What you need to know:
- In its final ruling on the matter, the court also ruled that the receivership (of Crane Bank) ended on January 20, 2018, hence its management reverted to the original shareholders and not under the control of the Central Bank.
The Supreme Court has ordered Bank of Uganda (BoU) to foot all the legal costs involving the multibillion case brought against businessman Sudhir Ruparelia by Crane Bank in receivership.
In its final ruling on the matter, the court also ruled that the receivership (of Crane Bank) ended on January 20, 2018, hence its management reverted to the original shareholders and not under the control of the Central Bank.
Receivership is the process through which a company’s assets are managed by a neutral party to assist the company to recover funds due to it creditors. The process may also aid the company to return to its profitability.
“The appeal is hereby dismissed with costs in the terms found by the Court of Appeal. The costs shall be borne by the Bank of Uganda,” ruled Justice Lillian Tibatemwa Ekirikubinza yesterday.
Mr Ruparelia owns more than 51 percent of the shares of the bank alongside other business partners.
This is the second time that the Supreme Court is ruling on the matter.
On February 11, the Supreme Court ordered the Central Bank to foot all the legal costs that Mr Ruparelia incurred the Shs397b commercial dispute from the High Court, Court of Appeal to the Supreme Court and not Crane Bank in receivership.
The court reasoned that it was BoU behind the suing of Meera Investments and Mr Ruparelia and not Crane Bank in receivership since it did not have the powers “to sue” or “be sued”, following its takeover.
However, BoU objected the court’s decision to revert Crane Bank in receivership to the original shareholders and filed an appeal, which was dismissed yesterday.
BoU wondered why the orders were part of the decree to be extracted by the businessman.
BoU argued that the Supreme Court could not handover the management of Crane Bank (in receivership) because under part IX of the Financial Institutions Act, the power to manage a distressed financial institution, is vested in BoU.
They added that Crane Bank remains a distressed financial institution and under the law, can only be managed by BoU.
But Mr Ruparelia’s lawyers said they did not come up with the idea to have the management of Crane Bank reverted to its original owners but the same was contained in the earlier ruling.
Justice Tibatemwa in her ruling yesterday, observed that it is not in dispute that that receivership of Crane Bank had ended on January, 20, 2018, 12 months after the company had been closed and its management had been taken over by Central Bank.

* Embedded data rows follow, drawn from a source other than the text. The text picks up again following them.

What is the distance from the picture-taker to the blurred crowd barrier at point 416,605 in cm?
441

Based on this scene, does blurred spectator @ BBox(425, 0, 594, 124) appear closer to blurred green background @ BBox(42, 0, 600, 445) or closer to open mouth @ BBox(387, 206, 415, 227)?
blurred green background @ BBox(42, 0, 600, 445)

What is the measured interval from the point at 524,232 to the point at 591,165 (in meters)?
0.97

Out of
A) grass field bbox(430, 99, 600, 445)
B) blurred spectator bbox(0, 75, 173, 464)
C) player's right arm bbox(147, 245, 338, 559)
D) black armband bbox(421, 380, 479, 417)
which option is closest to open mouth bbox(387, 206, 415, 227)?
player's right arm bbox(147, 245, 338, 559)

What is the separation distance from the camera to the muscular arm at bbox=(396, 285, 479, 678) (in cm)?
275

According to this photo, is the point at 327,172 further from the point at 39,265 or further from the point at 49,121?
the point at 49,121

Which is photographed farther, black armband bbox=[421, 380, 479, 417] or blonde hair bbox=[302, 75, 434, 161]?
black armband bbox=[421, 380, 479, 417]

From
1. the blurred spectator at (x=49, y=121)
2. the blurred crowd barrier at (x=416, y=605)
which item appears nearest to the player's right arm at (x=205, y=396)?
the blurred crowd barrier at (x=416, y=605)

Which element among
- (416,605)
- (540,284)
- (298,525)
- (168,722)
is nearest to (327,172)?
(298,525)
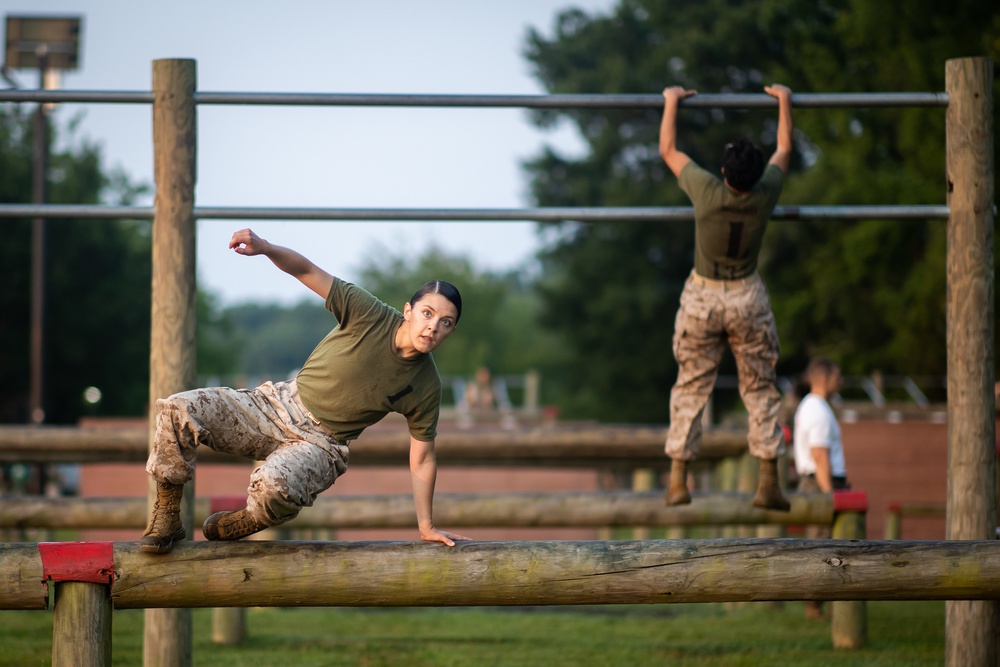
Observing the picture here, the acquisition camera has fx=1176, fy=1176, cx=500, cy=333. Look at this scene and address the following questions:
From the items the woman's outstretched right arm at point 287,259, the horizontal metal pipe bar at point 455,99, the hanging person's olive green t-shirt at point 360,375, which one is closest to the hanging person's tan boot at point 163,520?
the hanging person's olive green t-shirt at point 360,375

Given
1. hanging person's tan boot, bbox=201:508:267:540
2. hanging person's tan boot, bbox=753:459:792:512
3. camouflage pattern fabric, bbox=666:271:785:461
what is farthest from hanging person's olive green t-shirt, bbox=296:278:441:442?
hanging person's tan boot, bbox=753:459:792:512

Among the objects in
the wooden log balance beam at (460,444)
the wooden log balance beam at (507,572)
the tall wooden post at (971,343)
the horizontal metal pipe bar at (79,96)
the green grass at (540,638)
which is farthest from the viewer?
the wooden log balance beam at (460,444)

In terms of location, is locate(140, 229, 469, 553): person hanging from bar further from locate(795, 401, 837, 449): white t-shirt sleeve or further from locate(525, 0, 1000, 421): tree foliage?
locate(525, 0, 1000, 421): tree foliage

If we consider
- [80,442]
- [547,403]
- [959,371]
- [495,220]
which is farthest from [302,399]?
[547,403]

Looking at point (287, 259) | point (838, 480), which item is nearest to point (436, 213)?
point (287, 259)

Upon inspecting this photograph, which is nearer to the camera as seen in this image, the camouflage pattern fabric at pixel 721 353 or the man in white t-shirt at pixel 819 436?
the camouflage pattern fabric at pixel 721 353

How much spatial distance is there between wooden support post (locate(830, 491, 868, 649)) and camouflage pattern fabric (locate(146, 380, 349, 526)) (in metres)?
2.97

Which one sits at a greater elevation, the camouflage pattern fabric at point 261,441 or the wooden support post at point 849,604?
the camouflage pattern fabric at point 261,441

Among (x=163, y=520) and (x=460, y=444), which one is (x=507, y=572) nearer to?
(x=163, y=520)

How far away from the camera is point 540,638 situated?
22.2 feet

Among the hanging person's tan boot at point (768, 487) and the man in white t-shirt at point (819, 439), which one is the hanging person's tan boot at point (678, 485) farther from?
the man in white t-shirt at point (819, 439)

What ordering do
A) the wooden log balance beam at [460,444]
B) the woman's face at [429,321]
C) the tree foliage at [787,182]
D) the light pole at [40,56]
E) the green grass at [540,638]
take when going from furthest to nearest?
the tree foliage at [787,182] < the light pole at [40,56] < the wooden log balance beam at [460,444] < the green grass at [540,638] < the woman's face at [429,321]

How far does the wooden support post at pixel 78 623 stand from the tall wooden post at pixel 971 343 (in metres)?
3.23

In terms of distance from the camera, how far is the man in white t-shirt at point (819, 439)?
7207mm
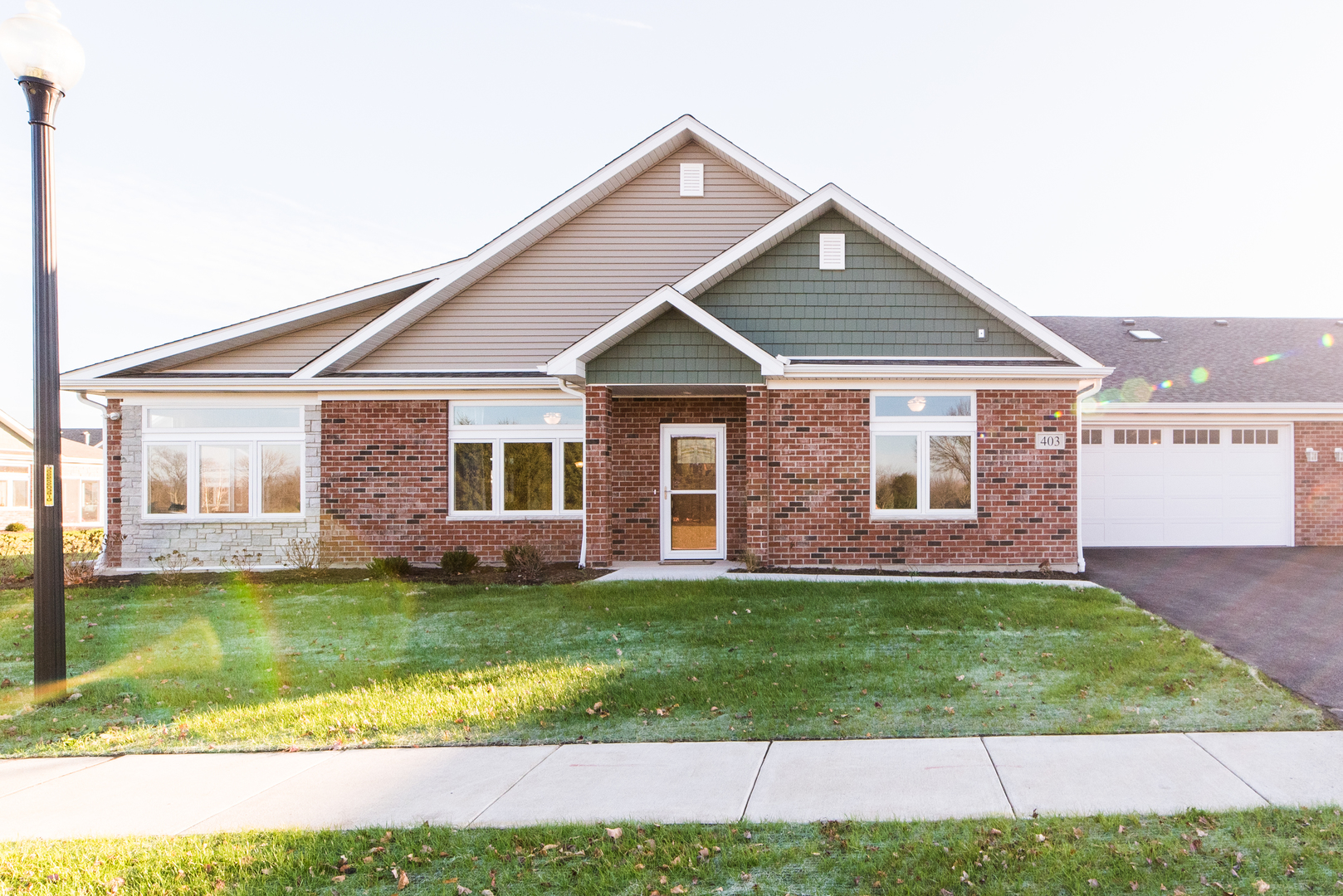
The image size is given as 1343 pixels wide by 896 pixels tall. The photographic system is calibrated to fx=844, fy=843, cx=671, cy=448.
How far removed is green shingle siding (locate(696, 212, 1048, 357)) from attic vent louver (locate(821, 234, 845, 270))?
0.08 meters

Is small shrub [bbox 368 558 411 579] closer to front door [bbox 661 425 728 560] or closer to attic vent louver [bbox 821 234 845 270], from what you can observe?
front door [bbox 661 425 728 560]

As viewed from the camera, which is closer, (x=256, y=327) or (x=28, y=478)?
(x=256, y=327)

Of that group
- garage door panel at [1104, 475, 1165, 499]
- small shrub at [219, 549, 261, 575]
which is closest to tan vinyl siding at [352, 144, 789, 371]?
small shrub at [219, 549, 261, 575]

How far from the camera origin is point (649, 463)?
13.1 m

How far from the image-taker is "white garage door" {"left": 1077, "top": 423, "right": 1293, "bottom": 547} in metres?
15.3

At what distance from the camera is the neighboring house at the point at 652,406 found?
11945 mm

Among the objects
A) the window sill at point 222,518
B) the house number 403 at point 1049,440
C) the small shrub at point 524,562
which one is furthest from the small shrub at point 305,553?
the house number 403 at point 1049,440

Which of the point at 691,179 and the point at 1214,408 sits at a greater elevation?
the point at 691,179

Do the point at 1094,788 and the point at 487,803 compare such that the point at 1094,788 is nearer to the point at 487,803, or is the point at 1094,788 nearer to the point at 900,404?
the point at 487,803

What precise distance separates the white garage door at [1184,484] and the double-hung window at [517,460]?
927 centimetres

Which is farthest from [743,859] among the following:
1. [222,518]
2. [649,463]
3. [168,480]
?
[168,480]

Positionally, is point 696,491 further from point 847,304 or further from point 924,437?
point 847,304

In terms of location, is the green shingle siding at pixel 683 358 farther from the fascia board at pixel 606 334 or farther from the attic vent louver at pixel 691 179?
the attic vent louver at pixel 691 179

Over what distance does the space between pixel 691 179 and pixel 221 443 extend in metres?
8.77
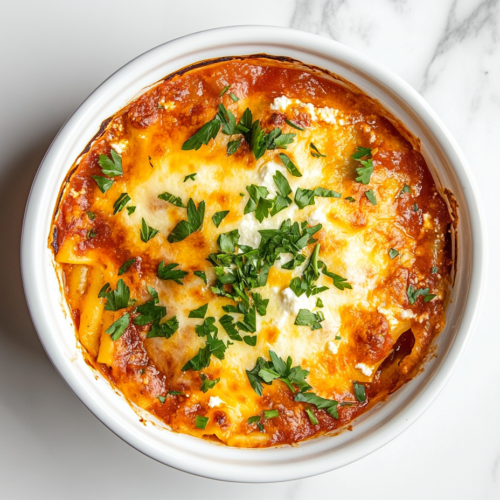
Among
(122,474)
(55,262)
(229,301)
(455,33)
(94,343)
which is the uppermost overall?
(455,33)

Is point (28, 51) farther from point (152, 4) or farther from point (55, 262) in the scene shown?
point (55, 262)

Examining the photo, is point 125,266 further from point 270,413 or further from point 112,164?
point 270,413

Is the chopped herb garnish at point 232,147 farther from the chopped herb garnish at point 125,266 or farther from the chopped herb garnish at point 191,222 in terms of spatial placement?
the chopped herb garnish at point 125,266

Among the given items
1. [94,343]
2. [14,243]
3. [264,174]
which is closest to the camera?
[264,174]

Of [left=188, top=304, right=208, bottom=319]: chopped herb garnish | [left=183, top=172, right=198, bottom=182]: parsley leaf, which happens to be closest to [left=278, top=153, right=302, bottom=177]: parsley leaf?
[left=183, top=172, right=198, bottom=182]: parsley leaf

“It is a position at common law that where a legal relationship is terminated by effluxion of time, then the rights accruing revert back to the owner,” she ruled, adding, “Drawing an analogy from the above authority, since receivership ended by effluxion of time under Section 95 (1) of the Financial Institutions Act, the assets and liabilities of the financial institution hitherto under receivership, revert to the shareholders, with the attendant right to manage the institution. As already noted above, the entity existed as a legal person before it was licensed to operate as a financial institution.
Furthermore, the return of management to the shareholders is a logical result of the fact that the Central Bank is no longer a receiver, no longer manager. Law abhors a vacuum.”

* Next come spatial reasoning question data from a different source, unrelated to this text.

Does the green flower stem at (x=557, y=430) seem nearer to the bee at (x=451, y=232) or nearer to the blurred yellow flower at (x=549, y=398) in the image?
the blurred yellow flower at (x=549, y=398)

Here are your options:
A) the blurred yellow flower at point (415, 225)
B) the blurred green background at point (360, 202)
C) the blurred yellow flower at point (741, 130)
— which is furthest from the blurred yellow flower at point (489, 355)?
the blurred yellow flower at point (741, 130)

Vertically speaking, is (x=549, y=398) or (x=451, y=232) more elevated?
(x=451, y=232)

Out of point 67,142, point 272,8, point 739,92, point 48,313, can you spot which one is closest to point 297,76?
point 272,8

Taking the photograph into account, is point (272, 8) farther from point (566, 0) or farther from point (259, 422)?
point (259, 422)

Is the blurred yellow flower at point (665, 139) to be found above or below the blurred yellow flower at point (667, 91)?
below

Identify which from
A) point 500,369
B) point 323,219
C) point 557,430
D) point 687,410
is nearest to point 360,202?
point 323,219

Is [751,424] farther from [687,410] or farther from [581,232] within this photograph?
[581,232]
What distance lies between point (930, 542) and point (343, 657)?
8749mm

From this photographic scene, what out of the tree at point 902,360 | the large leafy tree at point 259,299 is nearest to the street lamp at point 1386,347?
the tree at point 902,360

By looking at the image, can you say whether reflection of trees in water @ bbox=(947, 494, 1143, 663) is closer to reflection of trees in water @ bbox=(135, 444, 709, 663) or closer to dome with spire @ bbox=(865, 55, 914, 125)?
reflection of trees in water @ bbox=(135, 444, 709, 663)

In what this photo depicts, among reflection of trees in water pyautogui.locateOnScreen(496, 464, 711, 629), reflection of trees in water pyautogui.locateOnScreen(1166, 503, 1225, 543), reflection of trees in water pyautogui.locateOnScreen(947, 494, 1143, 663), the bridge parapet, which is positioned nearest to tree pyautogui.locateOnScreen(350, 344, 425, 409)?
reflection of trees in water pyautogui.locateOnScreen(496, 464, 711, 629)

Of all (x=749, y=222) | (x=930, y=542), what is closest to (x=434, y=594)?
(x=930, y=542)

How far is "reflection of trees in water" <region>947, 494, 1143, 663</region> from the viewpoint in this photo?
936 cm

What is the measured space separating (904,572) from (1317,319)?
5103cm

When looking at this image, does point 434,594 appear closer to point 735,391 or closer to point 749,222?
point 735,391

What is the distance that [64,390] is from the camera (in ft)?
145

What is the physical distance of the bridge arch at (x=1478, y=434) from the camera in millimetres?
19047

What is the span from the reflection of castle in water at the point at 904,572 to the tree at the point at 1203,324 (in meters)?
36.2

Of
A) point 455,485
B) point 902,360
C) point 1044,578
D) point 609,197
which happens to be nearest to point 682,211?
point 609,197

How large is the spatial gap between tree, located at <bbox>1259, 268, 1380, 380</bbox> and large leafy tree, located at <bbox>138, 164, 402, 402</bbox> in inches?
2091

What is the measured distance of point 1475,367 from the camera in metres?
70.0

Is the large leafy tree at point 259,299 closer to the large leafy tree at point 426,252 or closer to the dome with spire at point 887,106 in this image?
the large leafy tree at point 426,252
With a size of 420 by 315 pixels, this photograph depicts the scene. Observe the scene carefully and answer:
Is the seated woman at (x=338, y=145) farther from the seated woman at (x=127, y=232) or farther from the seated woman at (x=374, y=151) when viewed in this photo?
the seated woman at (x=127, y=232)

Reacting to the final ruling of the court, Mr Peter Kabatsi and Mr Bruce Musiguzi, who represented the Mr Ruparelia, described the five-year legal battle as a “tough one”.
“It was a long tough fight, taking five years but we have finally won it, hands down,” Mr Kabatsi said shortly after the final ruling of the Supreme Court.
When this newspaper contacted Ms Charity Mugumya, the director of communications at BoU, on their take of the ruling, her daughter picked the phone call and said her mother was driving and unable to talk at that particular time.
On October 20, 2016, Crane Bank was placed under statutory management by BoU pursuant to Sections 87 (3) and 88 (1) of the Financial Institutions Act for being under capitalised.
The Central Bank pursuant Section 94 of the Financial Institutions Act, placed Crane Bank under receivership with some of its assets and liabilities sold to dfcu Bank.
On June 30, 2017, Crane Bank in receivership, filed a commercial case before the High Court, Commercial Division in which it was seeking to recover over Shs397b from Mr Ruparelia, accusing him of misappropriating the funds as the director and shareholder with his Meera Investment Company.
But on August 29, 2019, then presiding judge David Wangutusi delivered his ruling in which he dismissed the multibillion commercial dispute on grounds that Crane Bank in receivership lost its legal powers “to sue” Mr Ruparelia or “to be sued”, the moment it was placed under receivership.
Crane Bank in receivership was dissatisfied with the decision of the Commercial Court and lodged an appeal before the Court of Appeal, which appeal was equally dismissed on similar reasons.
But still being dissatisfied with the judgment of the Court of Appeal, Crane Bank in receivership, went on and appealed to the highest court in the land (the Supreme Court), but withdrew the main appeal even before the court could hear it.
Crane Bank was not satisfied that the orders of the Supreme Court also included that its management reverts to the original shareholders, a contestation that the court dismissed yesterday.